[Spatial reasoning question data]
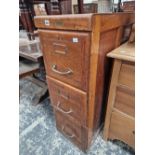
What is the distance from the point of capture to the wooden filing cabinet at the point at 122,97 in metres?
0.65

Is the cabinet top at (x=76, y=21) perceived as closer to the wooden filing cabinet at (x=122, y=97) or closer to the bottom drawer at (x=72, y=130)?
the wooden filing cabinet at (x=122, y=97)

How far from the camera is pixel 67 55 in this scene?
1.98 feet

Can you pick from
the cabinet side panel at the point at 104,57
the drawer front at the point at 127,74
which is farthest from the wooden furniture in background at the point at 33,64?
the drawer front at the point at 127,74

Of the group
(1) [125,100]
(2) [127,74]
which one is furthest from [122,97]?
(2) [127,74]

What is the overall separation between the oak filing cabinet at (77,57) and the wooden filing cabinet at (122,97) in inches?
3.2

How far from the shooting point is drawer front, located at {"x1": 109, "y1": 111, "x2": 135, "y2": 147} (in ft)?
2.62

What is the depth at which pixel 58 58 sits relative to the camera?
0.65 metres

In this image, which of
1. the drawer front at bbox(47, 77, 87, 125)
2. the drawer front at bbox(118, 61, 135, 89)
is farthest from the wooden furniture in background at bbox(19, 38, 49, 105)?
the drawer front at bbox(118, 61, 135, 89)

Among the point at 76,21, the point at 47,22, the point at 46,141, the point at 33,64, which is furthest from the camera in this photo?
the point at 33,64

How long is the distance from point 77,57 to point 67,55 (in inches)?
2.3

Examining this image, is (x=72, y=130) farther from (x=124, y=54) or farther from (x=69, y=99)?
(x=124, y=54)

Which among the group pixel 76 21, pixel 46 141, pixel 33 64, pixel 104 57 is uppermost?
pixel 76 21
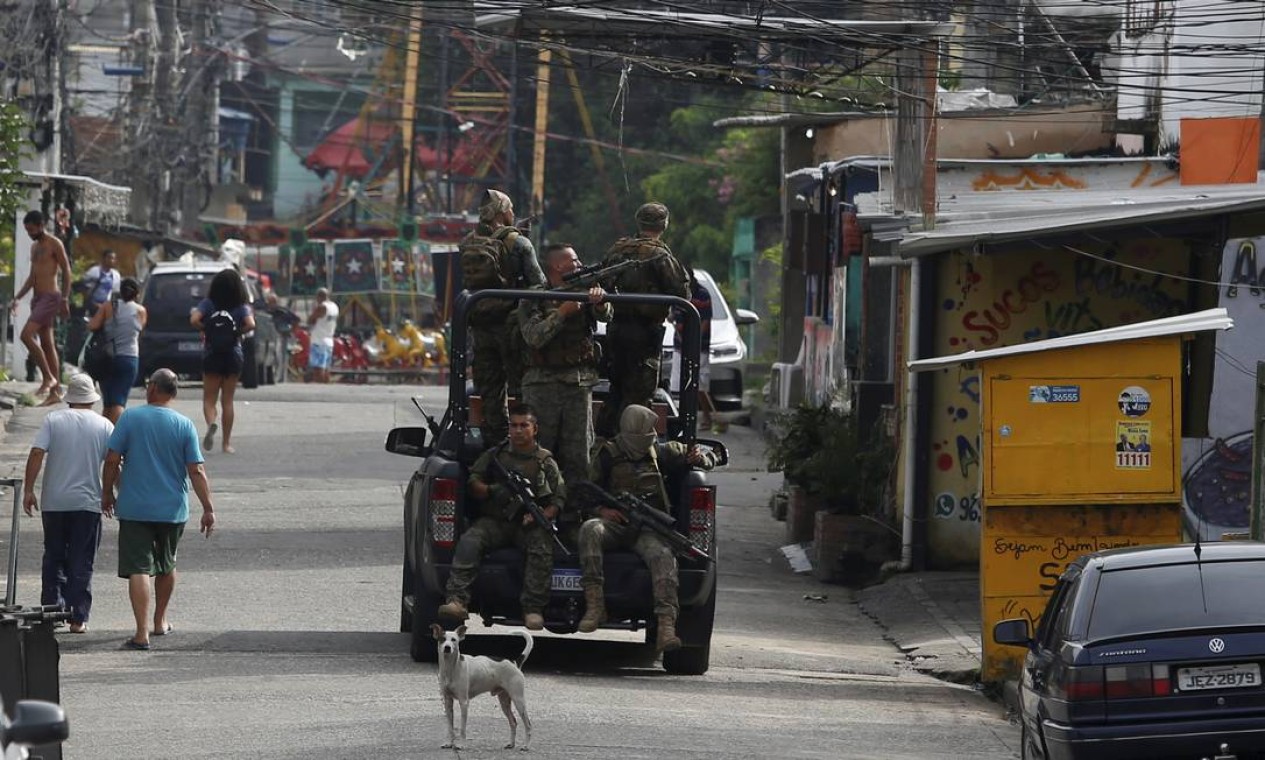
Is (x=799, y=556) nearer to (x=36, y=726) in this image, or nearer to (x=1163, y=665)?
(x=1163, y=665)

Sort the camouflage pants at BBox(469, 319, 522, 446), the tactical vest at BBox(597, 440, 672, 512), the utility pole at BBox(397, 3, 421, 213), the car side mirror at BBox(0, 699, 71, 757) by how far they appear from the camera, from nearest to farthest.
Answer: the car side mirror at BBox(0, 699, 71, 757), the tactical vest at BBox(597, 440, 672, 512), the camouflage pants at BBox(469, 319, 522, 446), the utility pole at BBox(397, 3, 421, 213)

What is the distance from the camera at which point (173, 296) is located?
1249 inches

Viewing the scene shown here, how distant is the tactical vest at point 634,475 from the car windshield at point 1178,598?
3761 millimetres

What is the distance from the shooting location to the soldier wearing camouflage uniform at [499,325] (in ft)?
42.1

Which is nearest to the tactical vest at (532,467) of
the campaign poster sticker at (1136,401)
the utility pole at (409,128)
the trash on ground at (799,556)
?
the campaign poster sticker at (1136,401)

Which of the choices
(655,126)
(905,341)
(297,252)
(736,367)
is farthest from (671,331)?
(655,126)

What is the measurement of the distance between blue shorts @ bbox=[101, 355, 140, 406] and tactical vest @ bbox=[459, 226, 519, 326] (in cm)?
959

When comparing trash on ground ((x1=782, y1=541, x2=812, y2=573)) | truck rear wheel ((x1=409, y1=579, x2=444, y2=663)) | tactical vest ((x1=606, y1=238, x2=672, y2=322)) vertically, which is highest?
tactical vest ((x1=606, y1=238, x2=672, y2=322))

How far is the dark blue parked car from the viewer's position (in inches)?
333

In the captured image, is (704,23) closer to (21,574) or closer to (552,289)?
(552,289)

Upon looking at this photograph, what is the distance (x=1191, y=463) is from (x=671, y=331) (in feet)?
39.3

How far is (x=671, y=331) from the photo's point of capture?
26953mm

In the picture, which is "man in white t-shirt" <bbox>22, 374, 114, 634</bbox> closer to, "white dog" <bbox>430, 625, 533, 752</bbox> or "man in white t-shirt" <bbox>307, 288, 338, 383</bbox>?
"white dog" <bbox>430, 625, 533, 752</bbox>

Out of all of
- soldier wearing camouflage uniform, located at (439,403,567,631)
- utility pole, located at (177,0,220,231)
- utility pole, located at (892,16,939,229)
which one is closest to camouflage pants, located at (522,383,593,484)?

--

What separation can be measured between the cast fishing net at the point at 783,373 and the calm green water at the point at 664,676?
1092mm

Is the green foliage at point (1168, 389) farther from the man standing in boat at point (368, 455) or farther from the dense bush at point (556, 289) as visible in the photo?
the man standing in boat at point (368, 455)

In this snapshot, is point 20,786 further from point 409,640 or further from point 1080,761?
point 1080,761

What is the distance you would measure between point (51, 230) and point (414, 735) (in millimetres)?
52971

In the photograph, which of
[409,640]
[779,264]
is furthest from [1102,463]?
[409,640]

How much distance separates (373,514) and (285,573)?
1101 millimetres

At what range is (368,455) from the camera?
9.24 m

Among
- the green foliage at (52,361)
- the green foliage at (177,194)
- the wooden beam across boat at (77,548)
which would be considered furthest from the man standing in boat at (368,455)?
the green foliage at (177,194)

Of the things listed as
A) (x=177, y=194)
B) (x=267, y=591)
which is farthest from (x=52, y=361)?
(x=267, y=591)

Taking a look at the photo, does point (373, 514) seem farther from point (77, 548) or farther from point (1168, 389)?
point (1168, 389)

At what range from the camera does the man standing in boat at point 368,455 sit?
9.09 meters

WHAT YOU HAVE TO DO: Please gather every line of the material that contains the string "front". Case counts.

ANSWER BELOW:
the drawer front at the point at 127,74
the drawer front at the point at 127,74
How far from the shooting point is drawer front, located at {"x1": 109, "y1": 111, "x2": 135, "y2": 147} (in ft)?
1. the drawer front at bbox(47, 77, 87, 125)
2. the drawer front at bbox(118, 61, 135, 89)
the drawer front at bbox(118, 61, 135, 89)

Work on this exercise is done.